Our head chef, Jimmi Bengtsson, experimented with beef fillet, Dijon mustard, cherry tomatoes and fresh horseradish for the food festival, Copenhagen Cooking – and the regulars had a new favourite. You will find his recipe at culinary website, Spiseliv.dk – or at the bottom of this page.

”Restaurant Kronborg twisted the traditional Danish open-faced sandwiches for the food festival, Copenhagen Cooking 2013 – Winter Edition. Chef Jimmi Bengtsson experimented with beef fillet, Dijon mustard, cherry tomatoes and fresh horseradish – and the regulars had a new favourite,” writes culinary website, Spiseliv.dk

You will find Jimmi’s recipe for lightly grilled fillet of beef with Dijon crème, baked cherry tomatoes and fresh horseradish at Spiseliv.dk (in Danish) or below (in English).

More lightly grilled fillet of beef with Dijon crème
You can be as lucky as to find the lightly grilled fillet of beef with Dijon crème, baked cherry tomatoes and fresh horseradish for lunch on the blackboard at Restaurant Kronborg.
Beer Ambassador, Kasper Larsen, from artisan brewery Nørrebro Bryghus recommends that you enjoy a Bombay Pale Ale with the lightly grilled fillet of beef.

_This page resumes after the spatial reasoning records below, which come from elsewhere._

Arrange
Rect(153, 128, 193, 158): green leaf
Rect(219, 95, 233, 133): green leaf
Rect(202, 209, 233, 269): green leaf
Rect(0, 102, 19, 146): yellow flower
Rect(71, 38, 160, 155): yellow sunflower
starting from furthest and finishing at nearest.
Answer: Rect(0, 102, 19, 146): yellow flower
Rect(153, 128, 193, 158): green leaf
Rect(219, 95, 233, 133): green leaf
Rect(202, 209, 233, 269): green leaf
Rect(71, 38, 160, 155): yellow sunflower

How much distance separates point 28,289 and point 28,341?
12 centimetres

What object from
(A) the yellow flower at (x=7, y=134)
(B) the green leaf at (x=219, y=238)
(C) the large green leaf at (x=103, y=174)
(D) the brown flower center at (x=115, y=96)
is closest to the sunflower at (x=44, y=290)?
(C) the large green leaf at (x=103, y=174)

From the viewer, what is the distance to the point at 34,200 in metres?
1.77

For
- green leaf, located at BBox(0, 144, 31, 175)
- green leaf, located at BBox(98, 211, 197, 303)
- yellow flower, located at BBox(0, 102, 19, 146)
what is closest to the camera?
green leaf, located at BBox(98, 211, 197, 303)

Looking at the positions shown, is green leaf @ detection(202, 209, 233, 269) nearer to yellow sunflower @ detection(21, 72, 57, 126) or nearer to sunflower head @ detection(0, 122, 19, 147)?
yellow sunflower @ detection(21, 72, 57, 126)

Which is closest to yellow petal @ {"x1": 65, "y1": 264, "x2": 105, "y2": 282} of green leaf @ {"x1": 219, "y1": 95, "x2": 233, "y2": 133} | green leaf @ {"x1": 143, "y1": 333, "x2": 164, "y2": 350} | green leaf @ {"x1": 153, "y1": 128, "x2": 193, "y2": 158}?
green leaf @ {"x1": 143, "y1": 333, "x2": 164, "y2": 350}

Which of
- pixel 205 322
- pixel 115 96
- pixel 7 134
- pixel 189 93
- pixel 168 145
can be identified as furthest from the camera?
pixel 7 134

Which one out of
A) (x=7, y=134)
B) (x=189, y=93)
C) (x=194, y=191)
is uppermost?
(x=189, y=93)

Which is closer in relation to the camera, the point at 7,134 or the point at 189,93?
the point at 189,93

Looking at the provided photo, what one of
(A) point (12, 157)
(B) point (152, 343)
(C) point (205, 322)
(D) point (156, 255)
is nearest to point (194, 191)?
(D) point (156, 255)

Recipe for lightly grilled fillet of beef with Dijon crème, baked cherry tomatoes and fresh horseradish

Ingredients
Four steak fillets (approx. 100 gr. each)
Four slices of rye bread, buttered

Dijon crème
½ dl sour cream 38 %
1 tbsp good Dijon mustard
Salt, pepper & sugar

Oven-baked cherry tomatoes
200 gr. cherry tomatoes with stalk
3 tbsp olive oil
Salt & pepper

Garnish
Fresh horseradish

Flavour the beef fillets with salt & pepper and pan-fry them one to two minutes on each side at medium heat. Leave the fillets to rest for the same period as they have been on the frying pan and slice them thinly. Mix the Dijon mustard and the sour cream and flavor the mixture with the spices.

Layer the cherry tomatoes in an oven-proof tray and pour the olive oil over them. Flavour with salt & pepper and turn the tomatoes till the olive oil is evenly distributed. Bake the tomatoes in the oven for approx. 1 ½ hours at 100 degrees Celsius. They should still be hot when they are served.

Arrange the sliced fillet of beef on the buttered bread. Garnish with two-three spoonfuls of the Dijon crème and the cherry tomatoes. Finish off by slicing the fresh horseradish over the fillet of beef.

Beer Ambassador Kasper Larsen from Nørrebro Bryghus recommends Bombay Pale Ale for the lightly grilled fillet of beef.